Porsche’s first full-electric sports car won’t hit the streets until next year but the Mission E concept now has a street-legal name: Taycan.
Porsche on Friday introduced the official name of its battery electric vehicle as part a ceremony in Europe marking 70 years of Porsche sports cars. Taycan, roughly translated as “lively young horse” in German, references the imagery at the heart of the Porsche crest, which features a leaping horse.
“Our new electric sports car is strong and dependable; it’s a vehicle that can consistently cover long distances and that epitomizes freedom,” Porsche AG chief Oliver Blume said in a statement.
Powered by two synchronous motors generating more than 600 hp, the Taycan can do 0 to 60 mph in less than 3.5 seconds. The vehicle has a driving range of more than 300 miles on a single charge.
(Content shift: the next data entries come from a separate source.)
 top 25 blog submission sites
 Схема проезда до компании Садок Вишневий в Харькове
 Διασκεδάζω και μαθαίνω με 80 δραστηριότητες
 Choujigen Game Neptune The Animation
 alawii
The Taycan has been dubbed the “Tesla-slayer” by some automotive journalists. Porsche, understandably, prefers to steer away from such an analogy.
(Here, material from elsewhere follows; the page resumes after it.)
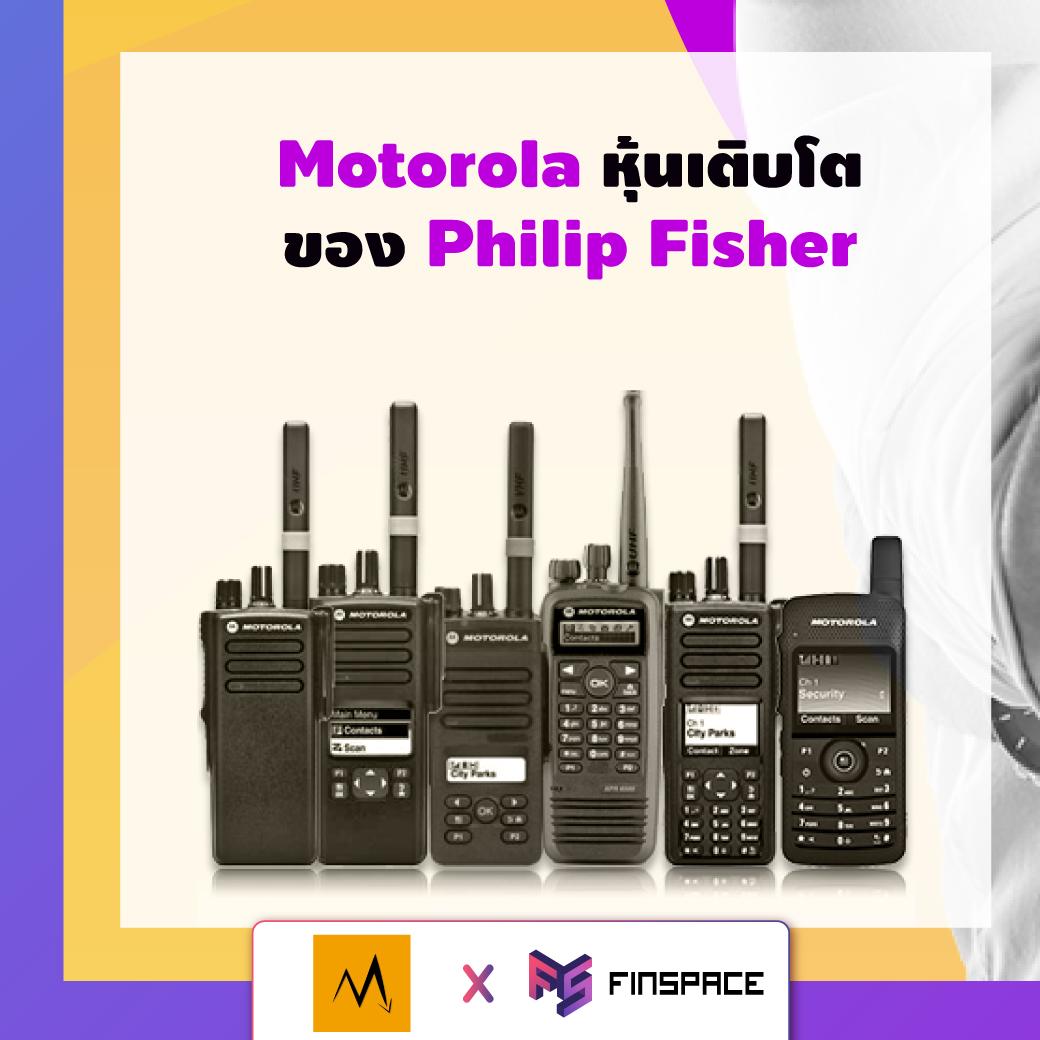 Motorola หุ้นเติบโตของ Philip Fisher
The Taycan “must be a Porsche first,” Stefan Weckbach, vice president of Porsche’s battery electric vehicle program, told The New York Times recently. “It must have repeatable and sustained performance. It cannot sacrifice performance.”
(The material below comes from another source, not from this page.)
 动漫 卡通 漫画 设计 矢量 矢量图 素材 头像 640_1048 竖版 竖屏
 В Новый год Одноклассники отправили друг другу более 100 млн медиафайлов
The Taycan is the start of a broader electrification strategy at Porsche. Full-electric and hybrid-electric cars will account for 25 percent of sales by 2025, the automaker said. Porsche will double spending on electrification of vehicles to more than 6 billion euros ($7.4 billion) by 2022 from $3.7 billion. About $612 million of the investment will be used to develop variants of the Mission E battery-powered sports car, Automotive News reported in February.